##### Material supplied

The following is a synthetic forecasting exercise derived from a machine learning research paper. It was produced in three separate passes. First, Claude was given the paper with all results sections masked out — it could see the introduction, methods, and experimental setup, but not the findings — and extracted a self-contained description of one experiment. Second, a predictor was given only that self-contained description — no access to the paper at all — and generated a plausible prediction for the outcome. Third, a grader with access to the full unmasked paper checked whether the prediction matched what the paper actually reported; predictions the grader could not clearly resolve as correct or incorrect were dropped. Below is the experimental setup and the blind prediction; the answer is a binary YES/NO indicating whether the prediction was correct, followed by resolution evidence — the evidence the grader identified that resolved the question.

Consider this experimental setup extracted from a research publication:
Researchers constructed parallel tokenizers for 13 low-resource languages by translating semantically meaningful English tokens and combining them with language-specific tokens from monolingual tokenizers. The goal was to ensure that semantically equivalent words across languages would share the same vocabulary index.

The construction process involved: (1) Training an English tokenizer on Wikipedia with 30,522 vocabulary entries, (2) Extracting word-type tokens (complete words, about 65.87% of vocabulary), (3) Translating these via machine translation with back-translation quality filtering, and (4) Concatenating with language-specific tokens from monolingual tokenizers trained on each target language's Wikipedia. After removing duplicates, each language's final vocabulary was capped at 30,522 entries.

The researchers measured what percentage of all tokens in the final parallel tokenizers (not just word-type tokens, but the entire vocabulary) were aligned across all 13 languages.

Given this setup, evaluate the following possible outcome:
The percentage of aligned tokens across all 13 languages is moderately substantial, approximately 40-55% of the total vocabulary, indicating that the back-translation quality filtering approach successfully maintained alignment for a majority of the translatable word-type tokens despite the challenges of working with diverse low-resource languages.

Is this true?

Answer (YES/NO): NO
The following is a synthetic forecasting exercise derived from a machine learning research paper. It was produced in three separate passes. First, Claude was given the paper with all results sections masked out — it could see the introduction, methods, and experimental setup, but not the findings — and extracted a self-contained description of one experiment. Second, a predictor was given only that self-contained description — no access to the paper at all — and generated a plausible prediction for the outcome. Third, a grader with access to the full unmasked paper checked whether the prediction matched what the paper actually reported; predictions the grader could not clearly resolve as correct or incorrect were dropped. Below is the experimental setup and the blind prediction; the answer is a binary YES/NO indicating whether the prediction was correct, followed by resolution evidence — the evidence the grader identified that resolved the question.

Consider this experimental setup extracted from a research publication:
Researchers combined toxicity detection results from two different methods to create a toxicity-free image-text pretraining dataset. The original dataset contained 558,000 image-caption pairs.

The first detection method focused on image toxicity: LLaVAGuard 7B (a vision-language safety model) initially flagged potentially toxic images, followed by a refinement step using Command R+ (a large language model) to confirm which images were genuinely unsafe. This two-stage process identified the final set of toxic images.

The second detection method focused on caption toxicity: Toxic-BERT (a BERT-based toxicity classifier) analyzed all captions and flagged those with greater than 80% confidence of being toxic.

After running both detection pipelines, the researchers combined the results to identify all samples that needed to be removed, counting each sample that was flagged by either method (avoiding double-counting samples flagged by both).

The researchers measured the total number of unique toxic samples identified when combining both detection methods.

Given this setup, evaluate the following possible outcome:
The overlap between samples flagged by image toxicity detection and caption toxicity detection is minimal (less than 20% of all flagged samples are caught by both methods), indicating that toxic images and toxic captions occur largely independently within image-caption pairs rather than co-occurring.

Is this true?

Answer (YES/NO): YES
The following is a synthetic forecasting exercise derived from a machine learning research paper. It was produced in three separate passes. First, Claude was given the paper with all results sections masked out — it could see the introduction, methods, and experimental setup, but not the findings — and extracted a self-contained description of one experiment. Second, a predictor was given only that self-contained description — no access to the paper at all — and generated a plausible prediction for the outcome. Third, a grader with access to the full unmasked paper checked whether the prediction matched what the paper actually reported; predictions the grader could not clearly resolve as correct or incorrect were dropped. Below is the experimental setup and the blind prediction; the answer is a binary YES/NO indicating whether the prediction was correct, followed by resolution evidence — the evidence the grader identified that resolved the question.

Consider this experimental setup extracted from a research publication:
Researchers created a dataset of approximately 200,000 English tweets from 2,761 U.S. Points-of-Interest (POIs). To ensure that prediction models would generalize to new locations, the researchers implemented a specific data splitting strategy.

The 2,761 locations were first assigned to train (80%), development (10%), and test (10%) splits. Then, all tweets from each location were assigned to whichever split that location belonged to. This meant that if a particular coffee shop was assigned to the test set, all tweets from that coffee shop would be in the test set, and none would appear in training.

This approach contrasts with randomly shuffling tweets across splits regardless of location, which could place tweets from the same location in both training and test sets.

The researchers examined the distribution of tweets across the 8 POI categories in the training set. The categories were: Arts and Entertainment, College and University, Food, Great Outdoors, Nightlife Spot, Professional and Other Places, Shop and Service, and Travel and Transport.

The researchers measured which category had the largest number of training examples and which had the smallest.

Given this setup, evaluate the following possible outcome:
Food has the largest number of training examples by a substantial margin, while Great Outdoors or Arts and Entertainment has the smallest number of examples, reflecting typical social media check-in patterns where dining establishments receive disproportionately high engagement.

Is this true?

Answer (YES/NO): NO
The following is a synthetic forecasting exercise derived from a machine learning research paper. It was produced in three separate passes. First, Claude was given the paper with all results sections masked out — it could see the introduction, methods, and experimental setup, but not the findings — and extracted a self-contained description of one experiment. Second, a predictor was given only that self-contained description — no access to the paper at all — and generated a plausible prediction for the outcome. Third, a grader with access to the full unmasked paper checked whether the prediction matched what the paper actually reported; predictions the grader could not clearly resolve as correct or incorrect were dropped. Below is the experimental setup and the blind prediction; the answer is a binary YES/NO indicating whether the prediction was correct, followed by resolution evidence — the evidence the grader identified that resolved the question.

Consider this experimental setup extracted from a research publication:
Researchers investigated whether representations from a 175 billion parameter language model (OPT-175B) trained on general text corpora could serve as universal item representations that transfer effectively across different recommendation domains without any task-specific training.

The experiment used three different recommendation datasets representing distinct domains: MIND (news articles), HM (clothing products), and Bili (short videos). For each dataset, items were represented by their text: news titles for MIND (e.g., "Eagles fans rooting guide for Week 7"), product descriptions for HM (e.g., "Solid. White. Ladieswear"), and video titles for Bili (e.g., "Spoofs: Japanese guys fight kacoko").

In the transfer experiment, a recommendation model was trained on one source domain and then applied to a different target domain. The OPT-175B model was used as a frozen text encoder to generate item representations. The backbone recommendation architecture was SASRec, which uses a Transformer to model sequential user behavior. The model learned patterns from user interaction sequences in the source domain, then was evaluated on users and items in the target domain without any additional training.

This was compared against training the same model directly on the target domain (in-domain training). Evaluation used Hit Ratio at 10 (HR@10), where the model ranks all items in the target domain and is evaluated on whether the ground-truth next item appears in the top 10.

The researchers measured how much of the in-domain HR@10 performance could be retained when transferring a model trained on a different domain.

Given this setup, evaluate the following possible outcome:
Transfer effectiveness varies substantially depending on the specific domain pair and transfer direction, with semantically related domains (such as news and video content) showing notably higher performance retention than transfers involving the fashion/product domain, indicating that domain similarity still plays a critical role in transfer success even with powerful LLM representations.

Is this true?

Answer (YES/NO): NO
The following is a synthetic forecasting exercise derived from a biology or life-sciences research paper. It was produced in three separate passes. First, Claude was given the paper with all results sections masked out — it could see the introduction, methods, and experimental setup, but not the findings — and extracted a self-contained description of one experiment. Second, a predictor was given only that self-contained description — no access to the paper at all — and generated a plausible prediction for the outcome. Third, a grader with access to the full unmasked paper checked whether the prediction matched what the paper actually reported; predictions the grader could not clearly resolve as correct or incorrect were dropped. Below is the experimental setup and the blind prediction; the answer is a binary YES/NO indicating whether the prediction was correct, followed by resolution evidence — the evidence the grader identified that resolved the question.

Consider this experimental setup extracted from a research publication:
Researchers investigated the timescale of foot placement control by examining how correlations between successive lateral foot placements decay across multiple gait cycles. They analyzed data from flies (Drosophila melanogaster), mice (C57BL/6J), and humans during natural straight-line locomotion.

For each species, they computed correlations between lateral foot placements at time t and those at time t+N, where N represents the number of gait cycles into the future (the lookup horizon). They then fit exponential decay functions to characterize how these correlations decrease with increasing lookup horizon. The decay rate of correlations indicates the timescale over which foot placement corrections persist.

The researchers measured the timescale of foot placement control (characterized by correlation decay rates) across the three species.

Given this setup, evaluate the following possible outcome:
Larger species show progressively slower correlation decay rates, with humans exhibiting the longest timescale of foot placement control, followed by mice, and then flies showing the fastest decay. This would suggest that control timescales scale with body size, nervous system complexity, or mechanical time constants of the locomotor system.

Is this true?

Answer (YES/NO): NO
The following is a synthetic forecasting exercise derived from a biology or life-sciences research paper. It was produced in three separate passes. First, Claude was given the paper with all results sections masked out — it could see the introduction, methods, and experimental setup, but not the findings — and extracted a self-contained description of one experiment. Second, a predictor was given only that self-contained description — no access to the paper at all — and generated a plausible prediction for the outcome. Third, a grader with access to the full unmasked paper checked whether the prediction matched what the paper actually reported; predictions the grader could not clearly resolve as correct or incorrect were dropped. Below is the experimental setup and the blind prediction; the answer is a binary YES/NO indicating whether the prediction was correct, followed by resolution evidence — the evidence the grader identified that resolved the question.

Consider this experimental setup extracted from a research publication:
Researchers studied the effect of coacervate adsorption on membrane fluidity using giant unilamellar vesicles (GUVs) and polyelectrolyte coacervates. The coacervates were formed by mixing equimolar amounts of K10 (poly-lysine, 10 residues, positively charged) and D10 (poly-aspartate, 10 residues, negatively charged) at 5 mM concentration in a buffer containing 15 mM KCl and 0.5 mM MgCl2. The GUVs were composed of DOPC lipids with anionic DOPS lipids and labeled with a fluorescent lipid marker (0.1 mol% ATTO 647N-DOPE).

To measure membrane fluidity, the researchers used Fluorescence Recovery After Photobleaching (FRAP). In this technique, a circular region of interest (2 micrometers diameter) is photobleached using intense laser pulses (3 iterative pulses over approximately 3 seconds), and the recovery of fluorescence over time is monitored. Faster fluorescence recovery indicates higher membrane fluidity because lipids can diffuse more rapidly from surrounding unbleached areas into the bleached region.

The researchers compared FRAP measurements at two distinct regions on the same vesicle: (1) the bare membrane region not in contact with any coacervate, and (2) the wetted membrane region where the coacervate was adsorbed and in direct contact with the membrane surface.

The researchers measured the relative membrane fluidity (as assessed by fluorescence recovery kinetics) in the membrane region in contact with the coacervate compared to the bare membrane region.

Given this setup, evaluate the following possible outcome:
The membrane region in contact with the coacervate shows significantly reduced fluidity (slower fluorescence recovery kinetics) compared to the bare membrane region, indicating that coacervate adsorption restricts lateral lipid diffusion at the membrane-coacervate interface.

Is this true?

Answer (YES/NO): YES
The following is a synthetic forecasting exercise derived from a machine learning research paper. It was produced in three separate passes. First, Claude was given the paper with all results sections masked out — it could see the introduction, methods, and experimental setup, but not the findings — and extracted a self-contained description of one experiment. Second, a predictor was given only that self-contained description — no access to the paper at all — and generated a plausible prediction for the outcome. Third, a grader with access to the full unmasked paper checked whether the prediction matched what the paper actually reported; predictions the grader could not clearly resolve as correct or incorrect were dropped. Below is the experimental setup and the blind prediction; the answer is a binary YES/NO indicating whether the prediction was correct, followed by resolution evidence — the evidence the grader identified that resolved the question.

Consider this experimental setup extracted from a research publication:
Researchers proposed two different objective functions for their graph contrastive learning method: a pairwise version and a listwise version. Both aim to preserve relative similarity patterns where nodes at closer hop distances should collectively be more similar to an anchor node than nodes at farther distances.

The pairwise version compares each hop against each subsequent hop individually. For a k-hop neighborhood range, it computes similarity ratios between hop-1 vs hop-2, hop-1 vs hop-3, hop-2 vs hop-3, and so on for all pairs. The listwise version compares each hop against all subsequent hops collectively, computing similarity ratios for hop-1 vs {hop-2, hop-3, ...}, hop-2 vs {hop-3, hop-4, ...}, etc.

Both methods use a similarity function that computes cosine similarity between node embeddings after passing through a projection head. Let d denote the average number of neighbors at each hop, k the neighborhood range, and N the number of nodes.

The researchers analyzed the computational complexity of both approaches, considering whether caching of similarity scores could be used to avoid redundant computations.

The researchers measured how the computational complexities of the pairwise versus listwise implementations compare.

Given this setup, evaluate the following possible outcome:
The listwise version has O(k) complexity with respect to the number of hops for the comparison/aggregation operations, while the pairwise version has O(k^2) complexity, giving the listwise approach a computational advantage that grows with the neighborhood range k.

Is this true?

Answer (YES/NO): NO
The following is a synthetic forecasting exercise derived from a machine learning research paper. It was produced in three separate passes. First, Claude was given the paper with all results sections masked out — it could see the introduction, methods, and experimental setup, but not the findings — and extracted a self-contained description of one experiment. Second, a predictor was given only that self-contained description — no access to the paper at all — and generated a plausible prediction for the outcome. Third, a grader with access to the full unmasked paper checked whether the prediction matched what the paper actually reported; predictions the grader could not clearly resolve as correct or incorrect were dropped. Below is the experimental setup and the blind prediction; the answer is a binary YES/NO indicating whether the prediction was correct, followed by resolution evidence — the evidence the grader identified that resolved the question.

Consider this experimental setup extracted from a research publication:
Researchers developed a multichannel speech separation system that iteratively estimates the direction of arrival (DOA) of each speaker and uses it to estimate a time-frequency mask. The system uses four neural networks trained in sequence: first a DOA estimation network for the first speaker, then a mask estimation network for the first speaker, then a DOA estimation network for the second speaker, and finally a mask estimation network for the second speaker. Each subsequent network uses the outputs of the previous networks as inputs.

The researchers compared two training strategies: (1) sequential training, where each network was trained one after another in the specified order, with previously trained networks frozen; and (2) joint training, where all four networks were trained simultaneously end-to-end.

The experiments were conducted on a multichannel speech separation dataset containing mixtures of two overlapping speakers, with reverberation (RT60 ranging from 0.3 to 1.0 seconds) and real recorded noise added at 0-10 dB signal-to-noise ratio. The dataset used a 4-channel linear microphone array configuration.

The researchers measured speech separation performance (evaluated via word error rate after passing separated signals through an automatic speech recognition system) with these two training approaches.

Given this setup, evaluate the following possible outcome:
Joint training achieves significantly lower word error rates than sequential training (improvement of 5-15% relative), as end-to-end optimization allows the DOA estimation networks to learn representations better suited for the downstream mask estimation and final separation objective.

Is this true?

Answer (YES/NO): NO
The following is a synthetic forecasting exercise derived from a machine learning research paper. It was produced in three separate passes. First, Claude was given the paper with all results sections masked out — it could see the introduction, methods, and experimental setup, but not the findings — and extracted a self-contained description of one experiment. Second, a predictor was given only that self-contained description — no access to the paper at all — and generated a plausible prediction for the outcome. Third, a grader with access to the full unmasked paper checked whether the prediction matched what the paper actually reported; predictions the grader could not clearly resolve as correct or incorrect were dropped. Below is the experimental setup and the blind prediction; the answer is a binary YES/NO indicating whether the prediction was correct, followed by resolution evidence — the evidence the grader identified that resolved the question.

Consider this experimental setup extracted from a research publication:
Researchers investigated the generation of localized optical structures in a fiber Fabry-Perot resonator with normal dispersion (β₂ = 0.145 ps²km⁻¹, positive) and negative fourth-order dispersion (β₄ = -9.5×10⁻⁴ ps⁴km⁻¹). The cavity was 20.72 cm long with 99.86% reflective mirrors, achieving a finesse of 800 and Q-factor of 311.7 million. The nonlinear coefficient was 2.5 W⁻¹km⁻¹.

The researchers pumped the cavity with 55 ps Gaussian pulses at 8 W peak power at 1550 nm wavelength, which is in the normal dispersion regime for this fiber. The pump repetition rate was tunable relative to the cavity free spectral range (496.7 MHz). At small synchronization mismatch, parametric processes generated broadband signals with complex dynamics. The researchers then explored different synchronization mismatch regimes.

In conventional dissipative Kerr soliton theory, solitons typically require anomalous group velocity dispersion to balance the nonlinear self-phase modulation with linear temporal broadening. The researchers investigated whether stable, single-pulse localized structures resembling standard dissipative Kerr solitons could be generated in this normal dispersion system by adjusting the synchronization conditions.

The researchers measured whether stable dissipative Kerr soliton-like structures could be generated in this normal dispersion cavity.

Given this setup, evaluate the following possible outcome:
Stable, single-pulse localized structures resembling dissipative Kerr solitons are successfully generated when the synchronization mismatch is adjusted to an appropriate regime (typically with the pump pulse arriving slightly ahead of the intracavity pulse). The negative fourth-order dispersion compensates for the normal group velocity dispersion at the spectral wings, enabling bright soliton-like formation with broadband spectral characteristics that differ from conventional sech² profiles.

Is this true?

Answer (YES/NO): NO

##########

• Instructions for the task: Search the records for the string "their" and, wherever a line contains it, please copy that line.

• Reply:
The experiment used three different recommendation datasets representing distinct domains: MIND (news articles), HM (clothing products), and Bili (short videos). For each dataset, items were represented by their text: news titles for MIND (e.g., "Eagles fans rooting guide for Week 7"), product descriptions for HM (e.g., "Solid. White. Ladieswear"), and video titles for Bili (e.g., "Spoofs: Japanese guys fight kacoko").
Researchers proposed two different objective functions for their graph contrastive learning method: a pairwise version and a listwise version. Both aim to preserve relative similarity patterns where nodes at closer hop distances should collectively be more similar to an anchor node than nodes at farther distances.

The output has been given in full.